» PASSAGE:
[multistage] Add support for the ranking ROW_NUMBER() window function#10587
Conversation
| @@ -1107,6 +1323,22 @@ | |||
| "\n" | |||
| ] | |||
There was a problem hiding this comment.
Can we also cover the subquery style in the plans ?
Something like
SELECT * FROM (
SELECT
ROW_NUMBER() OVER (.....) rn,
c1,
c2,
c3
FROM
foo
) temp
WHERE
rn > 10 AND rn <=20;
There was a problem hiding this comment.
For the sake of completeness in the planning tests, can we also add WITH / CTE if possible ?
WITH cte AS(
SELECT
ROW_NUMBER() OVER (.......) rn,
c1,
c2,
c3
FROM
foo
)
SELECT
*
FROM
cte
WHERE
rn > 10 AND
rn <= 20;
There was a problem hiding this comment.
@siddharthteotia I actually have a couple of plans of these types at the end of this file. Are these sufficient?:
{
"description": "Window function CTE: row_number WITH statement having OVER with PARTITION BY ORDER BY",
"sql": "EXPLAIN PLAN FOR WITH windowfunc AS (SELECT a.col1, ROW_NUMBER() OVER(PARTITION BY a.col2 ORDER BY a.col3) as rownum from a) SELECT a.col1, a.rownum FROM windowfunc AS a where a.rownum < 5",
"output": [
"Execution Plan",
"\nLogicalProject(col1=[$0], $1=[$3])",
"\n LogicalFilter(condition=[<($3, 5)])",
"\n LogicalWindow(window#0=[window(partition {1} order by [2] rows between UNBOUNDED PRECEDING and CURRENT ROW aggs [ROW_NUMBER()])])",
"\n PinotLogicalSortExchange(distribution=[hash[1]], collation=[[2]], isSortOnSender=[false], isSortOnReceiver=[true])",
"\n LogicalProject(col1=[$0], col2=[$1], col3=[$2])",
"\n LogicalTableScan(table=[[a]])",
"\n"

» REQUIRED WORK:
Resume the pull request discussion about ROW_NUMBER() window function support from the point where it stops. The listing that comes next is separate material with no connection to the discussion above.

» DATA EXCERPT:
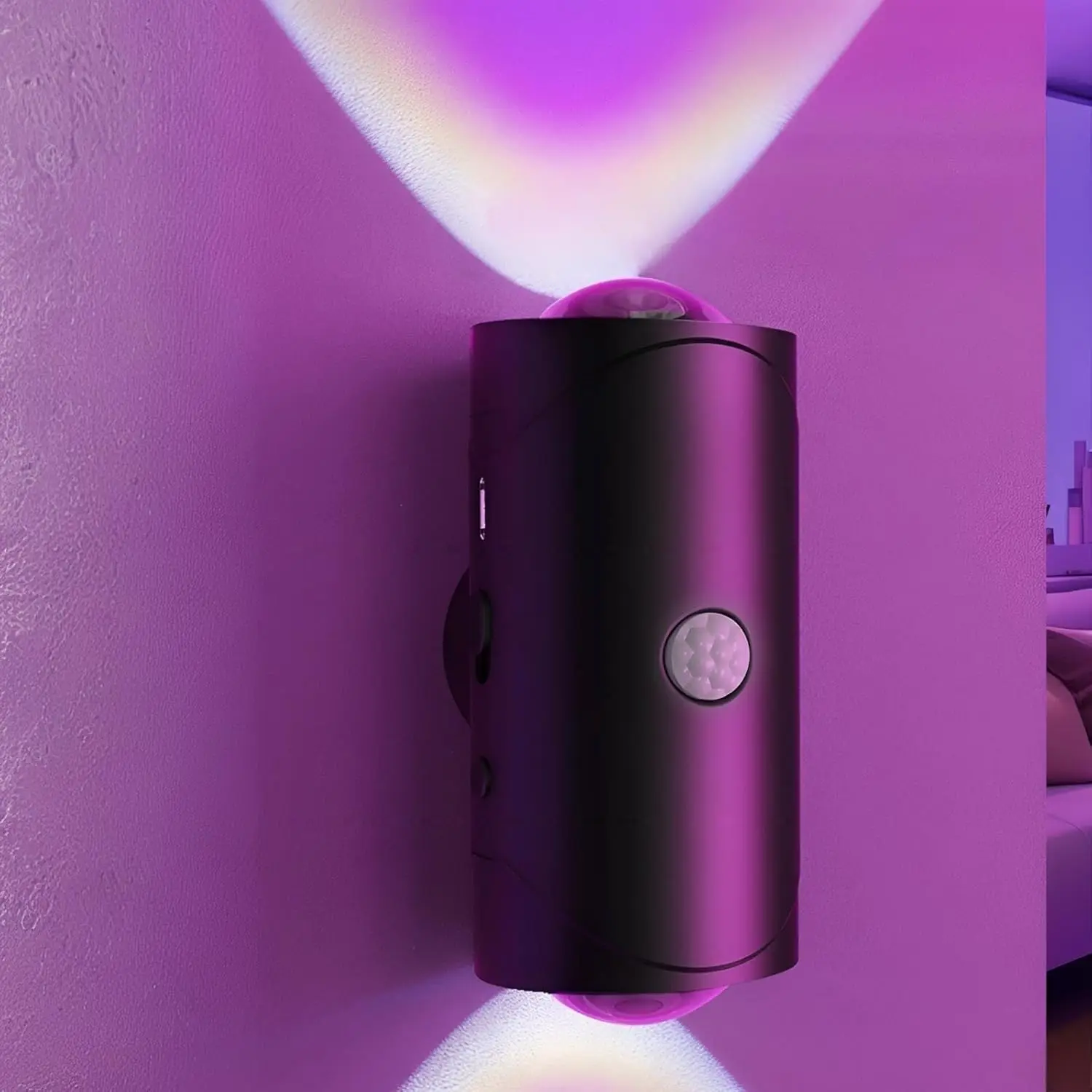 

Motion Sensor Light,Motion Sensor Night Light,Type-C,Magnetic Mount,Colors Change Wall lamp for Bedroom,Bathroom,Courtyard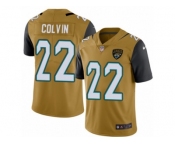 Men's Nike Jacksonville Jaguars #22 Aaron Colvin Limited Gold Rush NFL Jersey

» ANSWER FOR THE TASK:
]
},
{
"description": "Window function subquery: row_number having OVER with PARTITION BY ORDER BY",
"sql": "EXPLAIN PLAN FOR SELECT row_number, col2, col3 FROM (SELECT ROW_NUMBER() OVER(PARTITION BY a.col2 ORDER BY a.col3 DESC) as row_number, a.col2, a.col3 FROM a) WHERE row_number <= 10",
"output": [
"Execution Plan",
"\nLogicalProject(row_number=[$2], col2=[$0], col3=[$1])",
"\n LogicalFilter(condition=[<=($2, 10)])",
"\n LogicalWindow(window#0=[window(partition {0} order by [1 DESC] rows between UNBOUNDED PRECEDING and CURRENT ROW aggs [ROW_NUMBER()])])",
"\n PinotLogicalSortExchange(distribution=[hash[0]], collation=[[1 DESC]], isSortOnSender=[false], isSortOnReceiver=[true])",
"\n LogicalProject(col2=[$1], col3=[$2])",
"\n LogicalTableScan(table=[[a]])",
"\n"
]
}
There was a problem hiding this comment.
Looks good. Thanks for clarifying
Can we add an example of a JOIN query with ROW_NUMBER where the subquery does a JOIN and we pick the particular ROW_NUMBER for each partition in the outer query ?
SELECT
<columnList>
FROM
(
SELECT
<columnList>,
ROW_NUMBER OVER(PARTITION BY .. ORDER BY ... DESC) AS rn
FROM
T1 INNER JOIN T2
ON T1.c1 = T2.c2
WHERE .......
)
WHERE rn = 1
So we pick the highest guy (since each partition is ordered descending) in the outer query from each partition.
| { | ||
| "description": "single OVER(ORDER BY) row_number and select col with select alias", | ||
| "sql": "EXPLAIN PLAN FOR SELECT a.col1 AS value1, ROW_NUMBER() OVER(ORDER BY a.col2) AS row_number FROM a", | ||
| "notes": "TODO: Look into why aliases are getting ignored in the final plan", |
There was a problem hiding this comment.
can we create an issue for this otherwise TODO might just get buried in the code ?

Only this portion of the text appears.